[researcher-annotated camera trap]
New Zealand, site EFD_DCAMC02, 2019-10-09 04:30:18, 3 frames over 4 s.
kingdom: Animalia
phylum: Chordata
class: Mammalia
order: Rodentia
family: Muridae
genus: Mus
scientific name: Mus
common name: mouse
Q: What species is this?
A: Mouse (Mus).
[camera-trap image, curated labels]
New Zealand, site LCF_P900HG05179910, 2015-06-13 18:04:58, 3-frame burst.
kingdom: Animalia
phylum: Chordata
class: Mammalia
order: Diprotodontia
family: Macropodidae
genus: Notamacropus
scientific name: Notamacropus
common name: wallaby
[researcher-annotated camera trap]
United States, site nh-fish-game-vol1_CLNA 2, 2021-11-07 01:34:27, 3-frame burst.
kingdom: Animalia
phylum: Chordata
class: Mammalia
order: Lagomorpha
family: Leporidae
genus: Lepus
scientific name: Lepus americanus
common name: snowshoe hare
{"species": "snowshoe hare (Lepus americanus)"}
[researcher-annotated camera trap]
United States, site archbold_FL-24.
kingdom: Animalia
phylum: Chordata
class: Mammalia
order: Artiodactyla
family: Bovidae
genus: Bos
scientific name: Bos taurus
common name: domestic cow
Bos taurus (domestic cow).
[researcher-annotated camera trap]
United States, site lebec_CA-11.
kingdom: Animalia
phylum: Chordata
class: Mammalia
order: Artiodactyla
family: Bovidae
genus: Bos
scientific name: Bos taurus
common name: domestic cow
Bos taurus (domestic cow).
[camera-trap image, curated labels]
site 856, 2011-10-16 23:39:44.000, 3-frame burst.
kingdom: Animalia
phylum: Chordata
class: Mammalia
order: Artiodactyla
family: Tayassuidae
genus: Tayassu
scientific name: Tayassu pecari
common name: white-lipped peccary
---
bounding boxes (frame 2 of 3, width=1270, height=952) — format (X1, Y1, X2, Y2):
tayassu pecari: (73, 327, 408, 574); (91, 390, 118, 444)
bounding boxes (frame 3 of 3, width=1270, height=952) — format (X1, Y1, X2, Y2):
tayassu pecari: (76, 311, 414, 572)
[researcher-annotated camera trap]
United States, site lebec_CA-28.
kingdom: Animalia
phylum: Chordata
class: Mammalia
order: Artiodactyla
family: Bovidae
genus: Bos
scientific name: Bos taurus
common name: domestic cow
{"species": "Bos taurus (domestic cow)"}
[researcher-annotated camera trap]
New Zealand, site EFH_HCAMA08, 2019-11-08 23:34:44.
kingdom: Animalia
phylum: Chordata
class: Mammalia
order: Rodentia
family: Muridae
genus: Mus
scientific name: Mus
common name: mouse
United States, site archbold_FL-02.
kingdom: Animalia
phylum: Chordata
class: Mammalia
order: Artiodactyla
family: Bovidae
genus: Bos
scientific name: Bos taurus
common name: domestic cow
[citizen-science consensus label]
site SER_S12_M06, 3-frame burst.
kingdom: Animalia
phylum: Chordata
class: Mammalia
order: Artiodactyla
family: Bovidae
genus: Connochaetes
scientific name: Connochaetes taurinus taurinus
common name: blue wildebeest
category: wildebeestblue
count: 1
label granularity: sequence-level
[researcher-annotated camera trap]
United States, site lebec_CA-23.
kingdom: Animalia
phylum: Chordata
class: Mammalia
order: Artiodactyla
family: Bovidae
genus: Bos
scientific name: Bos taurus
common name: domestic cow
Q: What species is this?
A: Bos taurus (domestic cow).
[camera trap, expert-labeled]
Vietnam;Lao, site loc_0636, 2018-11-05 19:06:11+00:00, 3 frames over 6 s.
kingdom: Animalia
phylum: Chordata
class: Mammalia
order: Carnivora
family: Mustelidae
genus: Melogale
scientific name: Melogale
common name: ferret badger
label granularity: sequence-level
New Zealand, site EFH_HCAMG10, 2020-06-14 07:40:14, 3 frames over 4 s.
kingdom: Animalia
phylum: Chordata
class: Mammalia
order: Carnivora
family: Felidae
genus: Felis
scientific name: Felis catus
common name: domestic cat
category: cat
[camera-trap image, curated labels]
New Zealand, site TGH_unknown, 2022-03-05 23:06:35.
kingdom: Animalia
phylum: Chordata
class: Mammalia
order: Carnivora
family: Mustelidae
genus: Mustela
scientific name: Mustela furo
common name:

Task prompt
Set down the lines above exactly as written. Begin at the line containing "scientific name: Melogale" and stop after the last line.

Output
scientific name: Melogale
common name: ferret badger
label granularity: sequence-level
New Zealand, site EFH_HCAMG10, 2020-06-14 07:40:14, 3 frames over 4 s.
kingdom: Animalia
phylum: Chordata
class: Mammalia
order: Carnivora
family: Felidae
genus: Felis
scientific name: Felis catus
common name: domestic cat
category: cat
[camera-trap image, curated labels]
New Zealand, site TGH_unknown, 2022-03-05 23:06:35.
kingdom: Animalia
phylum: Chordata
class: Mammalia
order: Carnivora
family: Mustelidae
genus: Mustela
scientific name: Mustela furo
common name:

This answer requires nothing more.